Power surges, in which the AC line's voltage rises to high levels only momentarily, can do plenty of damage. Such surges are sometimes the result of utility company errors, but more often lightning has struck nearby and induced the surge without actually hitting the line, or it has hit the line far away. Often, the power supply section of the product is badly damaged but the rest of the unit is unharmed.

When too much current passes through components, they overheat and can burn out, sometimes literally. Resistors get reduced to little shards of carbon, and transistors can exhibit cracks in their plastic cases. The innards, of course, are wiped out. This kind of stress rarely occurs from outside, because you can't force current through a circuit; that takes voltage. When overcurrent occurs, it's because some other component is shorting to ground, pulling excessive current through whatever is connected in series with it.

Nothing kills solid-state circuitry quite as fast as reversed polarity. Many semiconductors, and especially IC chips, can't handle current going the wrong way for more than a fraction of a second.

Batteries can be installed backward. Back when 9-volt batteries were the power source of choice for pocket gadgets, all it took was to touch the battery to the clip with the male and female contacts the wrong way around and the power switch turned on. Now that AAA cells and proprietary rechargeable batteries run our diminutive delights, that kind of error occurs less often, because it's routine for designers to shape battery compartments to prevent reversed contacts from touching, but it still happens on occasion.

By far, the most frequent cause of reversed polarity is an attempt to power a device from the wrong AC adapter. Today, most AC adapters connect positive to the center of their coaxial DC power plugs and negative to the outside, so that an automotive cigarette lighter adapter made for the same gadget doesn't present the risk of having positive come in contact with the metal car body, which would cause a short and blow the car's fuse. At one time, though, many adapters had negative on the center instead, and a few still do on items like answering machines, which will never be used in cars. Even from the same manufacturer, both schemes may be employed on their various products.

The train wreck occurs when the user plugs in the wrong adapter, and it happens to have the plug wired opposite to what the device wants. Damage may be limited only to a few parts in the power supply section, or it can be extreme, taking out critical components like microprocessors and display drivers.

Not all electrical stress is caused by external factors or random component failures.
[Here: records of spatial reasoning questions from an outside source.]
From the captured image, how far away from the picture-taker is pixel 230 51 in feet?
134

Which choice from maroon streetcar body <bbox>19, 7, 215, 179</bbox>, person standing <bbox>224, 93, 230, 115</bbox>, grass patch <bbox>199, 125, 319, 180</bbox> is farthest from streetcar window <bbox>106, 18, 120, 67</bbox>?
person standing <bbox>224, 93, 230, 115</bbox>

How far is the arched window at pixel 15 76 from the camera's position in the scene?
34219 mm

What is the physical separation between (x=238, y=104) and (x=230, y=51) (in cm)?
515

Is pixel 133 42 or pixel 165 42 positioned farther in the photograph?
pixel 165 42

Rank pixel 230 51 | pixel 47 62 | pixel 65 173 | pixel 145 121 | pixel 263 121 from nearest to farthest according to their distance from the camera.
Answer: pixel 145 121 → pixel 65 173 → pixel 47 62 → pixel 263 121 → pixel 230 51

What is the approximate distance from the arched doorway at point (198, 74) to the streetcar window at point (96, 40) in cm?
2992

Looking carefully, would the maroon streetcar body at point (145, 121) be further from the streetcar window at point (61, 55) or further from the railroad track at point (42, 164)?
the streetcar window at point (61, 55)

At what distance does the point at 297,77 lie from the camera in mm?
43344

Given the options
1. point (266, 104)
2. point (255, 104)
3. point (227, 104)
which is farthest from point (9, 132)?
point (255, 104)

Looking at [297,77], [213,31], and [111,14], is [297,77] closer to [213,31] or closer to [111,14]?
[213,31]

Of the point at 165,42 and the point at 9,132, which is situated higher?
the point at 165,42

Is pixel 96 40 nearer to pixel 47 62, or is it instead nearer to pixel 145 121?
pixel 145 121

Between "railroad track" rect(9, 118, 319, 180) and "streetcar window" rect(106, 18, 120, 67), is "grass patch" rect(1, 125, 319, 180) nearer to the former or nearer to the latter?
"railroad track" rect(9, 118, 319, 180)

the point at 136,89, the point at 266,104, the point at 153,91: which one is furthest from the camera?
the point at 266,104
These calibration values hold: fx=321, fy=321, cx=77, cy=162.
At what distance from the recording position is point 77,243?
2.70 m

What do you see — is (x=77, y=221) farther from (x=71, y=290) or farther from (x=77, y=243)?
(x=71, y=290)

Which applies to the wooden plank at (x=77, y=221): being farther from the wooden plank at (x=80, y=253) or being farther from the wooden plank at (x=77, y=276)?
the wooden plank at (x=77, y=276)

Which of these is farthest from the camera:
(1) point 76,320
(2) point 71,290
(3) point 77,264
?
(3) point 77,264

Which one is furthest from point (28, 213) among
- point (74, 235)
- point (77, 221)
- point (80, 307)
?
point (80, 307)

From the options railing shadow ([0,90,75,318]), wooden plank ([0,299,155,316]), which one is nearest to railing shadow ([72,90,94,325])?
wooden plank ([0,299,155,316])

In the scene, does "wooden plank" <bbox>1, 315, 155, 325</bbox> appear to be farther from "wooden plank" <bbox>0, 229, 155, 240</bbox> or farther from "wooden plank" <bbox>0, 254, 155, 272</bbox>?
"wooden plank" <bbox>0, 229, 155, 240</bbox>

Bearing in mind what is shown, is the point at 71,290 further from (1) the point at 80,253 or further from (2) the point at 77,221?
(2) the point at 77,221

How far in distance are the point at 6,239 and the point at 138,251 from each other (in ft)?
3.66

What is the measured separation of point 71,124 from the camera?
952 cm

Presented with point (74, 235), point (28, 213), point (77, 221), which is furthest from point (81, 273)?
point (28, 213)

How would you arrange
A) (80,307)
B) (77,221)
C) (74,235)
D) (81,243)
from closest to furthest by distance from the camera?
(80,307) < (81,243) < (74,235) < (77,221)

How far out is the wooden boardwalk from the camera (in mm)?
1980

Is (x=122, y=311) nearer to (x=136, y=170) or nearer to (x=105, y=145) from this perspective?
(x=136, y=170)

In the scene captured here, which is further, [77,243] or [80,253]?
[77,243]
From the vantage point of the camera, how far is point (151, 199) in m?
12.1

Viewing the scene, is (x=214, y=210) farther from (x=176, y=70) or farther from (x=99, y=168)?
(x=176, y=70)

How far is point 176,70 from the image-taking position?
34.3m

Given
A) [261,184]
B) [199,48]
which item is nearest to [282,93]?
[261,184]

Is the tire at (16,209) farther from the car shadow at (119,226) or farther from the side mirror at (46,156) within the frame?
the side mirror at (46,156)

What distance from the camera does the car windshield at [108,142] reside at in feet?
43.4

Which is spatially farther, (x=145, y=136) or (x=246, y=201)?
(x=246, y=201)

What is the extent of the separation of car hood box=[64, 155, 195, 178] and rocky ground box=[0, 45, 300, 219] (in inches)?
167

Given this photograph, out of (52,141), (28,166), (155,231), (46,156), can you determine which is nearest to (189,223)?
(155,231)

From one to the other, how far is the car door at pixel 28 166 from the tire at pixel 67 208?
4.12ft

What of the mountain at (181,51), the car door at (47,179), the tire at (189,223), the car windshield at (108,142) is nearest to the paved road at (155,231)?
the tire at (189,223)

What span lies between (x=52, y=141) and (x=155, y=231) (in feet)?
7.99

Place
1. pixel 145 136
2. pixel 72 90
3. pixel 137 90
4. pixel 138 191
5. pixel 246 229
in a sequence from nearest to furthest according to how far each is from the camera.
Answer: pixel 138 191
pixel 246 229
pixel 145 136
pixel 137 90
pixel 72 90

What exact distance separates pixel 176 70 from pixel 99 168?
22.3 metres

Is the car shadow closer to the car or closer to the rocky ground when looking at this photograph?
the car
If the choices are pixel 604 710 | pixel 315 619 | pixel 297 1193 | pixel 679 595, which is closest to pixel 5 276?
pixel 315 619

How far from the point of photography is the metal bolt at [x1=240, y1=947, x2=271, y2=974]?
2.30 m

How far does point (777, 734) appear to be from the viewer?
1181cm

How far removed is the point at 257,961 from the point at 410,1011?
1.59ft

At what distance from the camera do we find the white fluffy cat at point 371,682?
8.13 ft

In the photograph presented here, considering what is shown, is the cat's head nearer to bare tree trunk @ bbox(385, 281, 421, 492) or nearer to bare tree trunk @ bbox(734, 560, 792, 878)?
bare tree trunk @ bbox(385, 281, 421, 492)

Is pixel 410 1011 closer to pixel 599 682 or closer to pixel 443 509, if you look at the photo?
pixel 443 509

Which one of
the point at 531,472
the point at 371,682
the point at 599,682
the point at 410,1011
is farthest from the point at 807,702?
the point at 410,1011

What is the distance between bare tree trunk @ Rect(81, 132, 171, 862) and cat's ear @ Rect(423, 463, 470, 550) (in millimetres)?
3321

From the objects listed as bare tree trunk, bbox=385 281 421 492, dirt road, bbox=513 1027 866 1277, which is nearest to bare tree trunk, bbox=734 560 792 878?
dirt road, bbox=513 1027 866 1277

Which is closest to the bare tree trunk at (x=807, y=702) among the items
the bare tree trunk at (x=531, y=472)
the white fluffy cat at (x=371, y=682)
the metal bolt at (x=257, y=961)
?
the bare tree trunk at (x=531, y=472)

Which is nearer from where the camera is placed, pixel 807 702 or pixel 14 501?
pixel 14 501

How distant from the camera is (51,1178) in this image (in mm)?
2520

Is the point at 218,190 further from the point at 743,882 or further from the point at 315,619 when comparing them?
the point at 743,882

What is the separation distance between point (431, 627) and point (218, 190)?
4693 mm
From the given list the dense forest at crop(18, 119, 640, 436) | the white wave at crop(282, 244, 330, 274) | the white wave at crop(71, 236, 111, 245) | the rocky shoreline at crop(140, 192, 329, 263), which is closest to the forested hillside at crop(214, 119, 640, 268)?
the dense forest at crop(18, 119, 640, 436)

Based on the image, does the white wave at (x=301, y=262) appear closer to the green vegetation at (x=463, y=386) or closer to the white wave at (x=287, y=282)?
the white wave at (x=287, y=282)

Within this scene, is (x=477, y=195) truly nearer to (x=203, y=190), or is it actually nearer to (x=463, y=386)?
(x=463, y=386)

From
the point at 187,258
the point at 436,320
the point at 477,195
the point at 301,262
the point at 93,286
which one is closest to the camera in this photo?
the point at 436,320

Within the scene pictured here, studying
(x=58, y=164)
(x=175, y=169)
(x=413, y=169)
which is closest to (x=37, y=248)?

Sometimes design errors are inherent in a product, and their resulting malfunctions don't start showing up until many units are in the field for awhile. When a manufacturer begins getting lots of warranty repair claims for the same failure, the alarm bells go off, and a respectable company issues an ECO, or engineering change order, to amend the design. Units brought in for repair get updated parts, correcting the problem. A really diligent manufacturer will extend free ECO repairs beyond the warranty period if it's clear that the design fault is bad enough to render all or most of the machines in the field inoperative, or if any danger to the user could be involved.

At least that's how it's supposed to work. Sometimes companies don't want to spend the money to fix their mistakes, so they simply deny the problem. Or, if only some machines exhibit the symptom, they're treated as random failures, even though they're not. Perhaps it takes a certain kind of use or sequence of operations for the issue to become evident, and the manufacturer genuinely believes the design is sound. And some units aren't used often enough to have experienced the failure, though they will eventually, masking its ultimate ubiquity.

Any of these situations can result in your working on a product with a problem that will recur, perhaps months later, after you've properly solved it. If the thing keeps coming back with the same issue, suspect a defective design.